Higher criticism: $p$-values and criticism

TL;DR

This paper compares higher criticism and Berk-Jones statistics for detecting sparse signals, introduces new significance level approximations, and evaluates their power and applications through simulations.

Contribution

It provides new approximations for significance levels and a comparative analysis of higher criticism and Berk-Jones statistics in various applications.

Findings

Berk-Jones statistics outperform higher criticism in power for sparse detection.

New significance level approximations improve accuracy of statistical tests.

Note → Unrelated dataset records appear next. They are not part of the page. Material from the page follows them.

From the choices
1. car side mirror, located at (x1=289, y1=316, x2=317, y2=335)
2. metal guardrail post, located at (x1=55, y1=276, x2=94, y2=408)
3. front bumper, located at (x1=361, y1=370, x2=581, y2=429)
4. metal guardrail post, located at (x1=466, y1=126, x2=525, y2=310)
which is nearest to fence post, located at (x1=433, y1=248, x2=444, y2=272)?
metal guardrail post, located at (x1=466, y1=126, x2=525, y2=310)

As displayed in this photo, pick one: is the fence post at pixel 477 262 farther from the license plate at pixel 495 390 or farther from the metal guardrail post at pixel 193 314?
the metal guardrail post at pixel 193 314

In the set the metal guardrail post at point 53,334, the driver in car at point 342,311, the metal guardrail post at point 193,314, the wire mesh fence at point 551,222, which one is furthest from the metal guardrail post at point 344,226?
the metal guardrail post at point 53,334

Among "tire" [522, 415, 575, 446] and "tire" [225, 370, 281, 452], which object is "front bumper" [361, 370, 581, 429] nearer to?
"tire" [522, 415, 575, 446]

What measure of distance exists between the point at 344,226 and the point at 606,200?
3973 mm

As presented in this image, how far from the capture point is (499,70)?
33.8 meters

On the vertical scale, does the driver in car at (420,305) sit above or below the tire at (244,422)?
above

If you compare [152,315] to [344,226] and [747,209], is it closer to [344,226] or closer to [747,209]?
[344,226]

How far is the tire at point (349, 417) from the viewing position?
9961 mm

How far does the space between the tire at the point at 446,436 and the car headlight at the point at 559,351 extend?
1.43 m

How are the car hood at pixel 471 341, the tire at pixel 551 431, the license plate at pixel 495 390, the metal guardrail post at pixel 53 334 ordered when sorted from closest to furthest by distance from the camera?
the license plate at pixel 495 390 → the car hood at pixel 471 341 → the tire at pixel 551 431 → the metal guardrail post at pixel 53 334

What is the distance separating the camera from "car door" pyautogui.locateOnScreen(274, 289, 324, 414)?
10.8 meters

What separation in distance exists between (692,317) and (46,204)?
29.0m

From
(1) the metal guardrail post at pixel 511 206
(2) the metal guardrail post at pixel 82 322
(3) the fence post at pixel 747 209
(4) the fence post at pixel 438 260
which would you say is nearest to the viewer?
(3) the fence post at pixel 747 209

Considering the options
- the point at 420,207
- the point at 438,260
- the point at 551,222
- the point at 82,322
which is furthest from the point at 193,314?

Berk-Jones statistics are effective in applications like false hypothesis bounds and copy number variant detection.

Abstract

This paper compares the higher criticism statistic (Donoho and Jin [Ann. Statist. 32 (2004) 962-994]), a modification of the higher criticism statistic also suggested by Donoho and Jin, and two statistics of the Berk-Jones [Z. Wahrsch. Verw. Gebiete 47 (1979) 47-59] type. New approximations to the significance levels of the statistics are derived, and their accuracy is studied by simulations. By numerical examples it is shown that over a broad range of sample sizes the Berk-Jones statistics have a better power function than the higher criticism statistics to detect sparse mixtures. The applications suggested by Meinshausen and Rice [Ann. Statist. 34 (2006) 373-393], to find lower confidence bounds for the number of false hypotheses, and by Jeng, Cai and Li [Biometrika 100 (2013) 157-172], to detect copy number variants, are also studied.